Perry Rhodan in der Analyse:Unterm Helm des Fortschritts

2300 Episoden, eine Milliarde verkaufter Hefte: Was eigentlich fasziniert an Perry Rhodan? Das darf jetzt wohl als erforscht gelten.

Ralf Dombrowski

Von Eckhard Schwettmann erwartet man keine Objektivität. Bevor er 1996 beim Pawel Moewig Verlag anfing, um zunächst als Marketing-Mann, dann als Verlagsleiter die Perry Rhodan Reihe auf Vordermann zu bringen, hatte der studierte Historiker aus Bochum seine Lehrjahre als Plattenpromoter und Journalist hinter sich gebracht.

Perry Rhodan

Behaftet mit dem Stigma des Trivialen, nun analytisch geliftet: Perry Rhodan

Unter seiner Ägide expandierten die Science-Fiction-Heftchen und Romane in Russland, China, Brasilien und den USA und schafften den medialen Anschluss an den PC-, CD- und Hörbuchmarkt. Zwar hat er inzwischen den Arbeitgeber gewechselt. Seinem sorgsam gehegten Serienhelden und dessen ¸¸Perryversum" hält er jedoch mit wohlwollender Loyalität die Treue.

Man kann daher von Eckhard Schwettmann keine Objektivität erwarten, und das ist auch gut so. Denn aller Wahrscheinlichkeit nach wäre das schrecklich langweilig.
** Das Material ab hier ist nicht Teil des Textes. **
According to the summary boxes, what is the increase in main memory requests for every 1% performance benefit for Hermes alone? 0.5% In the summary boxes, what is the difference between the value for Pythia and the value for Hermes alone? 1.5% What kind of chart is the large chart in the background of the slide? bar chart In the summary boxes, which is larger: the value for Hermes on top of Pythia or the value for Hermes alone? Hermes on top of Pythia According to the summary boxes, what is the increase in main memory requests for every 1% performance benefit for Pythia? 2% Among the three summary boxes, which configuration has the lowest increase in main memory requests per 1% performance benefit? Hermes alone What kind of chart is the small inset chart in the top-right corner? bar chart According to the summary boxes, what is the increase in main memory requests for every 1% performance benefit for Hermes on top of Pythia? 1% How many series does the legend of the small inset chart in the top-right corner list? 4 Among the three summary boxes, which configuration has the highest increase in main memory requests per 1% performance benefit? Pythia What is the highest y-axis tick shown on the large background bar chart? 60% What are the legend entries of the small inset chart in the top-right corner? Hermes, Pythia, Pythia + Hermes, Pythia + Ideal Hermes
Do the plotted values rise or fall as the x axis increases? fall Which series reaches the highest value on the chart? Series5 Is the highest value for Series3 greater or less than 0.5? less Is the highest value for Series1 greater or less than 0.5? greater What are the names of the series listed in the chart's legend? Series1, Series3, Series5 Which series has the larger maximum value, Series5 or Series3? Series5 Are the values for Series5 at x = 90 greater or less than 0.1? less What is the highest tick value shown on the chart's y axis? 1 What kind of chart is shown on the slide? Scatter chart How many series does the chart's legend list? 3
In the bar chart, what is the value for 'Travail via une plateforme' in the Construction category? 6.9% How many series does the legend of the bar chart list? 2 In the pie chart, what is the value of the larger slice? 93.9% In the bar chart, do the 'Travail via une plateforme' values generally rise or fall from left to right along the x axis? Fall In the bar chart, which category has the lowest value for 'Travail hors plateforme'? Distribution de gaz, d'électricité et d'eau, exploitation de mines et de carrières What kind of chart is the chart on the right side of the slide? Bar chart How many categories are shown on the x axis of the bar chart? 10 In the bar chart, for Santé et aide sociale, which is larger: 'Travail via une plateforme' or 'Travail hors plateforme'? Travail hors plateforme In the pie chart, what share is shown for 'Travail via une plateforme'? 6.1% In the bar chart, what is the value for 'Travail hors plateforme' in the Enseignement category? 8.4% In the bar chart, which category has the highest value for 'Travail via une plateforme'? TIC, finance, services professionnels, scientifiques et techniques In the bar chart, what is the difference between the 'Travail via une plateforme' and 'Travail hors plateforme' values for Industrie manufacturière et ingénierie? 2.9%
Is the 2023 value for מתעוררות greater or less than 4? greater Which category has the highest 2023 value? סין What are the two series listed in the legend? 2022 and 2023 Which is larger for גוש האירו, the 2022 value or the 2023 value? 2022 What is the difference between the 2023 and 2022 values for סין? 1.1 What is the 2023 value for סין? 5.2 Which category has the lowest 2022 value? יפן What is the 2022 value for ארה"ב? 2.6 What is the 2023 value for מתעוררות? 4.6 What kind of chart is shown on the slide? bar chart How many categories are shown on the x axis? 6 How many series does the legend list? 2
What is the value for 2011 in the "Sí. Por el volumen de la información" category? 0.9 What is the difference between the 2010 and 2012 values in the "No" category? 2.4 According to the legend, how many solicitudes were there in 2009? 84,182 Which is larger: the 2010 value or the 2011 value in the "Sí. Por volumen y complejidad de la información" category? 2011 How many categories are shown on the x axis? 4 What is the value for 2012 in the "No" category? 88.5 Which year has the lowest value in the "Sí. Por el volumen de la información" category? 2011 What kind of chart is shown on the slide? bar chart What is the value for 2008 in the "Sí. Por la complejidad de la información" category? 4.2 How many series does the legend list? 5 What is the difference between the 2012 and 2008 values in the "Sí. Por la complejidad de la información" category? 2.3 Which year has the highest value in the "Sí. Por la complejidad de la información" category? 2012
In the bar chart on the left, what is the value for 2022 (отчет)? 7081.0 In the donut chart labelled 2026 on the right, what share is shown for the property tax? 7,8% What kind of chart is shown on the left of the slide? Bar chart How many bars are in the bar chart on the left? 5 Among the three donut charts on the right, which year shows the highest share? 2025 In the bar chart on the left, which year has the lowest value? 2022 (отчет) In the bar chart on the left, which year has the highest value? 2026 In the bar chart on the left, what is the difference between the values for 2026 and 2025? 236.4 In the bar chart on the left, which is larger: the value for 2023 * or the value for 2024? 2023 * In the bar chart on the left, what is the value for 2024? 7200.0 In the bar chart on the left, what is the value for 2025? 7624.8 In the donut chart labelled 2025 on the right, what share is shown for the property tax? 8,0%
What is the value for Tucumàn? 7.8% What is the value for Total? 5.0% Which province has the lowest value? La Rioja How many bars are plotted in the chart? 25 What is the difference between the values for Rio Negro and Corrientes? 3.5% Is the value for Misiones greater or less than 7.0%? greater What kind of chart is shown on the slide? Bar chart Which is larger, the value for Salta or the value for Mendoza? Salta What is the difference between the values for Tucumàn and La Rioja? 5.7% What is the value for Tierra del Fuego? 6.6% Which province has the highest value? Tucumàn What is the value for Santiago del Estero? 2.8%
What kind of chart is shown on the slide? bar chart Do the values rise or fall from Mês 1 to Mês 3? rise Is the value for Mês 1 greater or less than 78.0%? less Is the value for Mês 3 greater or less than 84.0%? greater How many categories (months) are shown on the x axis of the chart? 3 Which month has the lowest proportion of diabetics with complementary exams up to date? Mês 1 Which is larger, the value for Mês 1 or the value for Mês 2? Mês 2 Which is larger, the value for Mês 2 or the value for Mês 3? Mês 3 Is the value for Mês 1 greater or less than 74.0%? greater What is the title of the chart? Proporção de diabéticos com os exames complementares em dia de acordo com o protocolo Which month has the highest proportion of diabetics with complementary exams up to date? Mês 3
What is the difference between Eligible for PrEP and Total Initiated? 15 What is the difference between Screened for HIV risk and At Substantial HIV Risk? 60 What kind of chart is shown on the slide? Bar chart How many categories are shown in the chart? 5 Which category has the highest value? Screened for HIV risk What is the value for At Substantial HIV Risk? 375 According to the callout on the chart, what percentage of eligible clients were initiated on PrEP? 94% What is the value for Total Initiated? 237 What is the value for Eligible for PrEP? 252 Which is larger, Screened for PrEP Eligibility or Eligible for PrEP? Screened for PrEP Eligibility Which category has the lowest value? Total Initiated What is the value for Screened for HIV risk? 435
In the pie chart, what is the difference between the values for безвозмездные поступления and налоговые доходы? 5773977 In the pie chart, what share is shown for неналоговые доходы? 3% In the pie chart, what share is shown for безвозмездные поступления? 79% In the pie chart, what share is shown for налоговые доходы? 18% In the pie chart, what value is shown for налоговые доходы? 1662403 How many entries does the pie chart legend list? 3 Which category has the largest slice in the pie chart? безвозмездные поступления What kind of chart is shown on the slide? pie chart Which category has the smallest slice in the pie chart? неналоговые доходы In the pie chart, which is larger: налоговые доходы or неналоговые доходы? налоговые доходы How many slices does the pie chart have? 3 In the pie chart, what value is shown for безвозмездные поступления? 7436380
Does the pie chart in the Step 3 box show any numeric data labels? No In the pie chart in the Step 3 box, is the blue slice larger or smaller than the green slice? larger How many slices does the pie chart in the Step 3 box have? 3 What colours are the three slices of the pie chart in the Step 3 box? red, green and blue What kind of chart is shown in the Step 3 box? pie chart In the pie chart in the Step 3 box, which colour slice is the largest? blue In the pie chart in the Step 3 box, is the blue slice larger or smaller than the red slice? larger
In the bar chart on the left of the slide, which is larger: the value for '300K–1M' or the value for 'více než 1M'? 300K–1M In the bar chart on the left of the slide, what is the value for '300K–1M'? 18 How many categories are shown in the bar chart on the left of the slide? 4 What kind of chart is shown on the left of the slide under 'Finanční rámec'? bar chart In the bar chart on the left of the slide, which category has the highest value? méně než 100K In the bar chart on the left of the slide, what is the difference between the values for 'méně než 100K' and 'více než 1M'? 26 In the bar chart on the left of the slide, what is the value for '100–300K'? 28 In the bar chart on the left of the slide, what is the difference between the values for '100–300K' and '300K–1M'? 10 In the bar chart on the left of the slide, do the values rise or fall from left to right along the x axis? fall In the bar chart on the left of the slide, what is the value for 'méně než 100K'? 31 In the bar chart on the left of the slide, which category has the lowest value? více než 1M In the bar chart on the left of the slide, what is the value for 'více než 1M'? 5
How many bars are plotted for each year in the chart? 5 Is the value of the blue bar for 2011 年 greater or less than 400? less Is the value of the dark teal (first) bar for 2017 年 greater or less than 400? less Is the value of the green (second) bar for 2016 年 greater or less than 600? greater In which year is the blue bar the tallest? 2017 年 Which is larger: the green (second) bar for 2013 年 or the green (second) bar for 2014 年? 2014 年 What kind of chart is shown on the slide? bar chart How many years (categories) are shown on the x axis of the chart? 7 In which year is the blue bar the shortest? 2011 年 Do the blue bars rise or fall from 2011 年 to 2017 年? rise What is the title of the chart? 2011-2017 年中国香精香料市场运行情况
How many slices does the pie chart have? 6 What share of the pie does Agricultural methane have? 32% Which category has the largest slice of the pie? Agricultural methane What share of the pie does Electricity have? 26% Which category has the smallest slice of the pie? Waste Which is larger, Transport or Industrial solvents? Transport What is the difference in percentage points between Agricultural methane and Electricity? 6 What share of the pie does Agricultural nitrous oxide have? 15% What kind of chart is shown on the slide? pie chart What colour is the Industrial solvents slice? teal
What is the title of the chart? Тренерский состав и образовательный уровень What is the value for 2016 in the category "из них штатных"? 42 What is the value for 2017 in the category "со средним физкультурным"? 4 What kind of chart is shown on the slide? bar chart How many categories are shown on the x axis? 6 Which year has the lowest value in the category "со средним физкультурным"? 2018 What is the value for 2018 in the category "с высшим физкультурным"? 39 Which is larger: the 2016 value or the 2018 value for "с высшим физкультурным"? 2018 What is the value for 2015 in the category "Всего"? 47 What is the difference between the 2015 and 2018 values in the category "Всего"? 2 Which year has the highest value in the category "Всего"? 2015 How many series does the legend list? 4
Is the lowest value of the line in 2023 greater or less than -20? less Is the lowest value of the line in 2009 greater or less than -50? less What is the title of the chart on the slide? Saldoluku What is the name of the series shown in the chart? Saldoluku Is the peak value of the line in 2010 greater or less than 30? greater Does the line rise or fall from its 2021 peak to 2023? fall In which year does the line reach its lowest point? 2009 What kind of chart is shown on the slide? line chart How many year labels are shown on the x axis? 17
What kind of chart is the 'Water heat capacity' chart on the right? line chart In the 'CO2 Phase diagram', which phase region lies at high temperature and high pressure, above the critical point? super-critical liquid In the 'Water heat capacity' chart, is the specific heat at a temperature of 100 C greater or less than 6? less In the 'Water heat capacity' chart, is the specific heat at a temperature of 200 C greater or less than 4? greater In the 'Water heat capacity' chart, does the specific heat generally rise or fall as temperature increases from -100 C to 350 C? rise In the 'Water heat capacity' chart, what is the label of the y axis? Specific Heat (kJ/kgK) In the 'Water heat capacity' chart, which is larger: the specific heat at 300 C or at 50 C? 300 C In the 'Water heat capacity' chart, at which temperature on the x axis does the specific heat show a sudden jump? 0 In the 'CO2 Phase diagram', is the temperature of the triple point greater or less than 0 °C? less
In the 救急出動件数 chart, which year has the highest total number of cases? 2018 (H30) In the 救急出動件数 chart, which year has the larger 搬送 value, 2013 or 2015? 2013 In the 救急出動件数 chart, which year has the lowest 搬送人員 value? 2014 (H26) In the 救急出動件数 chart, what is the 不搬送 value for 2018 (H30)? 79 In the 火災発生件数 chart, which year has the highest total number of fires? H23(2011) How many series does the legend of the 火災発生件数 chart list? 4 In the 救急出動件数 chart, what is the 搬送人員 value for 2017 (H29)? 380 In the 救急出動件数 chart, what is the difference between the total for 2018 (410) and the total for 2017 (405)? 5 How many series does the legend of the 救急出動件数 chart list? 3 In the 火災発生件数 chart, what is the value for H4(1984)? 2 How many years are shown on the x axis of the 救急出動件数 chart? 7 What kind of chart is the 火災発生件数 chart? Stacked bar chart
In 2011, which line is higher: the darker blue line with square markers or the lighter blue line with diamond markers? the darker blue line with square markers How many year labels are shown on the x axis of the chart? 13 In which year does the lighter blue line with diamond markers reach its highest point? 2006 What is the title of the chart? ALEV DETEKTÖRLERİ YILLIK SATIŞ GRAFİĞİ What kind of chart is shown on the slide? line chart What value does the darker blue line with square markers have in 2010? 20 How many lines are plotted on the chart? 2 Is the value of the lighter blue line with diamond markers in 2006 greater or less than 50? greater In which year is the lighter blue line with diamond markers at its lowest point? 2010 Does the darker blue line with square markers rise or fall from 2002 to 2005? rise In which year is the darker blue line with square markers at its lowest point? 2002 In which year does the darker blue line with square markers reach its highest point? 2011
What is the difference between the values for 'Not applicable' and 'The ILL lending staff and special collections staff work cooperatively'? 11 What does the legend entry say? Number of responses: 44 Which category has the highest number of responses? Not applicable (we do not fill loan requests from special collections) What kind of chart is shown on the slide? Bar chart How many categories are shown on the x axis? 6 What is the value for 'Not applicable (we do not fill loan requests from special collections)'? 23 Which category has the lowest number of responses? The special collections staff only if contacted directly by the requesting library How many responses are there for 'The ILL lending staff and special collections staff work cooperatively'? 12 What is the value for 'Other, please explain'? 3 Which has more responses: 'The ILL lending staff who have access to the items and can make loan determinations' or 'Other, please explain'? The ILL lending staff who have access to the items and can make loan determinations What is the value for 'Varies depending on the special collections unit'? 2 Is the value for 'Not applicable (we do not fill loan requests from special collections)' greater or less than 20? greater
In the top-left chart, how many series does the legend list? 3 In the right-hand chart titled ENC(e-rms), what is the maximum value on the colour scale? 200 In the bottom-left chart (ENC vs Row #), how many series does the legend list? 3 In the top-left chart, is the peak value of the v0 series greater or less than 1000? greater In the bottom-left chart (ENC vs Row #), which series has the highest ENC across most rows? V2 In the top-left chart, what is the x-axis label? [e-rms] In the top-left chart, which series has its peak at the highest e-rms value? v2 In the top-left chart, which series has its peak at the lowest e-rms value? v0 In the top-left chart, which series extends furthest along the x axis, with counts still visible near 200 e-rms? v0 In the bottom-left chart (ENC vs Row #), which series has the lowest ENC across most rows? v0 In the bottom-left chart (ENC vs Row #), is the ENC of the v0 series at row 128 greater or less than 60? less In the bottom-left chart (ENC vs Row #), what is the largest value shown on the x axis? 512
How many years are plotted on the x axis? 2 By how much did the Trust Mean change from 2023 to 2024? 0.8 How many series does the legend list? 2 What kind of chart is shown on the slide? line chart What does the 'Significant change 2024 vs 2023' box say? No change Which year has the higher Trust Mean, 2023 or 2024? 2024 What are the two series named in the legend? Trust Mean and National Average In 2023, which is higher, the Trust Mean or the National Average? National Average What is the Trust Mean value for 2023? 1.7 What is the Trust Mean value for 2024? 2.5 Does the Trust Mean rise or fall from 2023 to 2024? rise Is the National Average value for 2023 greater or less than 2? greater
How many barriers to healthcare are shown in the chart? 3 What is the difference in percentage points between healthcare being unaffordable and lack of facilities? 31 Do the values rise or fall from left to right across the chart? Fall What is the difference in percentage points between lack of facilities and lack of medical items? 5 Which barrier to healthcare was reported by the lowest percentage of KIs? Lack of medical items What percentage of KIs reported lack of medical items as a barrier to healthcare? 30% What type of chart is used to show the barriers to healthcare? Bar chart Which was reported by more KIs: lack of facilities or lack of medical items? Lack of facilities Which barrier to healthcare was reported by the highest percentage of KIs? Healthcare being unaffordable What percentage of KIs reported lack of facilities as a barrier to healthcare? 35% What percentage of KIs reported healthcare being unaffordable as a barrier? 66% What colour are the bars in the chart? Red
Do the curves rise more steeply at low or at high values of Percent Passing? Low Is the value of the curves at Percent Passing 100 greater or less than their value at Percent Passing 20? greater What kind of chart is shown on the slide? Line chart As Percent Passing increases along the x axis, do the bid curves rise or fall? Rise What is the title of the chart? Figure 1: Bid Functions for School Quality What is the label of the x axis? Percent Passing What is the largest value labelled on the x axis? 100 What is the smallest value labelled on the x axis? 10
Man würde dann wohlmöglich etwas über Eskapismus lesen, über zwar humanistisch ambitionierte, aber im Kern naive Gegenweltentwürfe zu den Aporien der Gegenwart, wahrscheinlich auch einiges über erzählstrukturelle Einfalt, sich wiederholende Motivmuster, über Hermetisierung der Sprache und stilistische Schlichtheit.

Unterm Helm des Fortschritts

Doch darum geht es nicht, denn ¸¸Allmächtiger! - Faszination Perry Rhodan" ist ein Prachtband für die Fangemeinde, ein finaler Coup des scheidenden Marketing-Spezialisten zum 45-jährigen Jubiläum der Groschenroman-Serie im September dieses Jahres. Und er bedient sich geschickt der Möglichkeiten der Rhetorik, um dem Stigma des Trivialen zu begegnen, das dem Medium des wöchentlich erscheinenden Fortsetzungsromans von jeher anhaftet. Zunächst hebt eine bunte, sehr lückenhafte Einleitung über Raumfahrt und Science Fiction an sich das Thema auf den Sockel des Populärwissenschaftlichen.

Gründungsmythen von 1961 werden beschrieben, als die ersten Geschichten um den bewusst amerikanisch gehaltenen, aber aus süddeutscher Ideenschmiede stammenden US-Spaceforce Major Perry Rhodan eine Bedürfnislage der fortschrittsfanatischen und ideologisierten Ära des Kalten Krieges trafen. Rudimentär wird der Inhalt von mehr als 2300 Episoden gestreift, ganze Kohorten von Zeichnern, Designern und Autoren werden einzeln vorgestellt, dürfen sich äußern und zur Devotionalie bekennen. Man erfährt viel über Fanclubs, Vertriebswege und die von Schwettmann maßgeblich mitinitiierte Produktpalette des Perry Rhodan-Merchandisings.

Über allem schwebt schließlich die magische Zahl von weltweit bislang über eine Milliarde verkaufter Hefte. So ist ¸¸Allmächtiger! - Faszination Perry Rhodan" eine auf Foliantenformat gebrachte Produktpräsentation, reich bebildert, ansprechend nach den Regeln moderner Sachbuchgestaltung aufbereitet und mit reichlich affirmativem Material zum Thema ausgestattet.

Wer sich daran nicht stört, wird viel Freude an dem Jubel-Band haben. Eine wirkliche Analyse des Phänomens, die sich auch hinter dem Titel hätte verstecken können, bleibt aus.

ECKHARD SCHWETTMANN: Allmächtiger! Faszination Perry Rhodan. Koch International/Hannibal Verlag, Höfen 2006. 352 Seiten, 49,90 Euro.